Philipp Hanisch hat noch einen ganz anderen neuen Trend parat: Ein normal großes E-Bike mit ABS. Das Antiblockiersystem funktioniere dann wie beim Auto. Die wohl aufsehenerregendste neueste Entwicklung präsentiert Martin Pütz: das Automatik-E-Bike. Das Radeln gestaltete sich dergestalt extrem einfach, eben wie beim Automatikauto-Fahren: „Ich trete, und die komplette Schaltung funktioniert automatisch.“ Allerdings muss man ohne Rücktrittsbremse auskommen, denn „Automatik und Rücktrittbremse, das geht nicht“, sagt Pütz.
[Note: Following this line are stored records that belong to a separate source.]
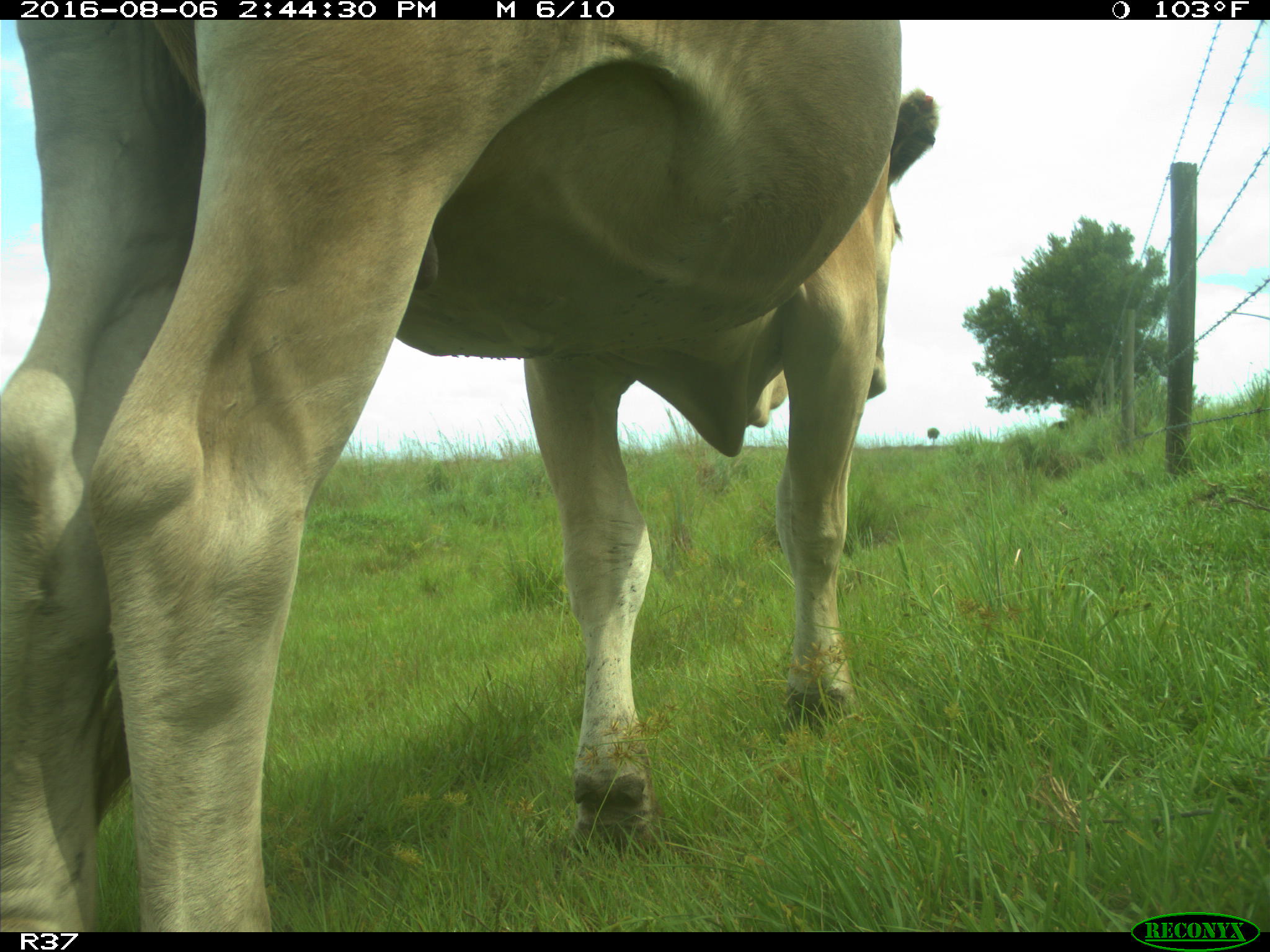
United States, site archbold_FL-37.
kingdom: Animalia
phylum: Chordata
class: Mammalia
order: Artiodactyla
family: Bovidae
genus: Bos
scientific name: Bos taurus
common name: domestic cow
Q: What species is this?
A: Bos taurus (domestic cow).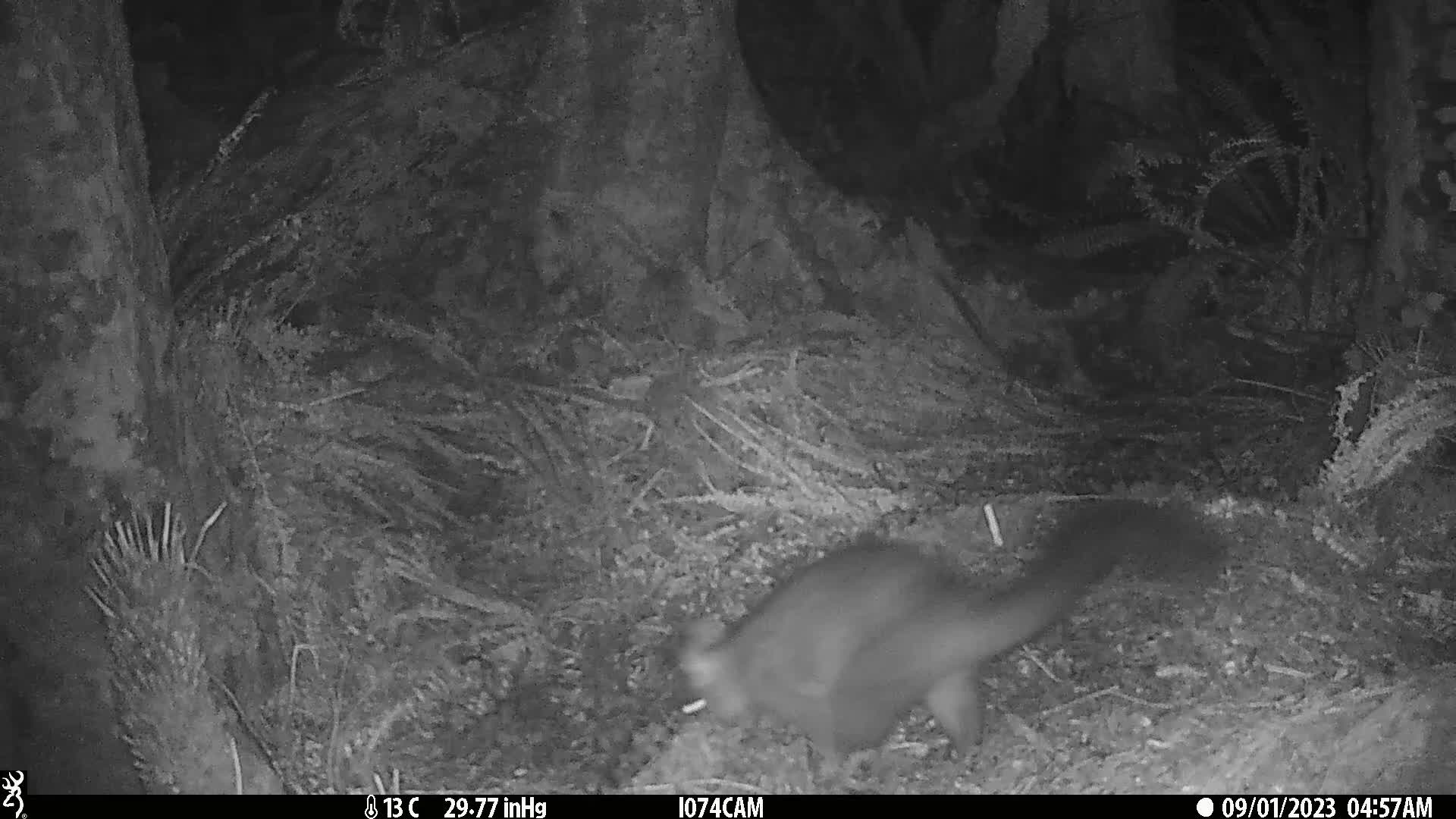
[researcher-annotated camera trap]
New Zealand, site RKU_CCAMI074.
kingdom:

Mülheimer Fahrradfrühling: Anschaffung von Lastenrädern ist kostspielig

Wolfram Hartmann, Teamleiter der Cargobike Roadshow, stellt diverse Lastenräder mit Elektroantrieb verschiedener Hersteller zum Ausprobieren zur Verfügung. „Es gibt eindeutig mehr Vielfalt“, sagt auch Hartmann, der emsig berät, denn das Interesse ist groß. Lehrerin Nina Thelen testet mit Tochter Mila (4) gleich mehrere Räder und weiß schnell, wie unterschiedlich Sitzkomfort und Fahrgefühl sein können. Sie nimmt sich Zeit, denn „der Preis ist echt ‘ne Hausnummer“. Schließlich will die vierköpfige Familie soweit möglich aufs Auto verzichten. „Schade“, sagt Nina Thelen. „Viele Städte fördern die Anschaffung eines Lastenrads, Mülheim leider nicht!“

Mila (4) macht es sich im Lastenrad bequem.
Mila (4) macht es sich im Lastenrad bequem. © FUNKE Foto Services | Oliver Müller

Wurden früher Vorderlader angeboten, so genannte Long Johns, gebe es jetzt auch Long Tails, also die Last hinten. Doch auch in Sachen Personentransport sei es den Experten zufolge inzwischen sehr interessant geworden, mittlerweile sei gesetzlich auch ein Erwachsenentransport erlaubt. Natürlich nur, wenn die Hersteller das Lastenrad dafür auch freigegeben haben. Für den Stadtverkehr und enge Hausflure gebe es auch immer mehr schmale Kompaktlastenräder – und auch raffinierte, die nur so lang sind wie ein herkömmliches Rad, somit auch im ÖPNV mitgenommen werden dürfen.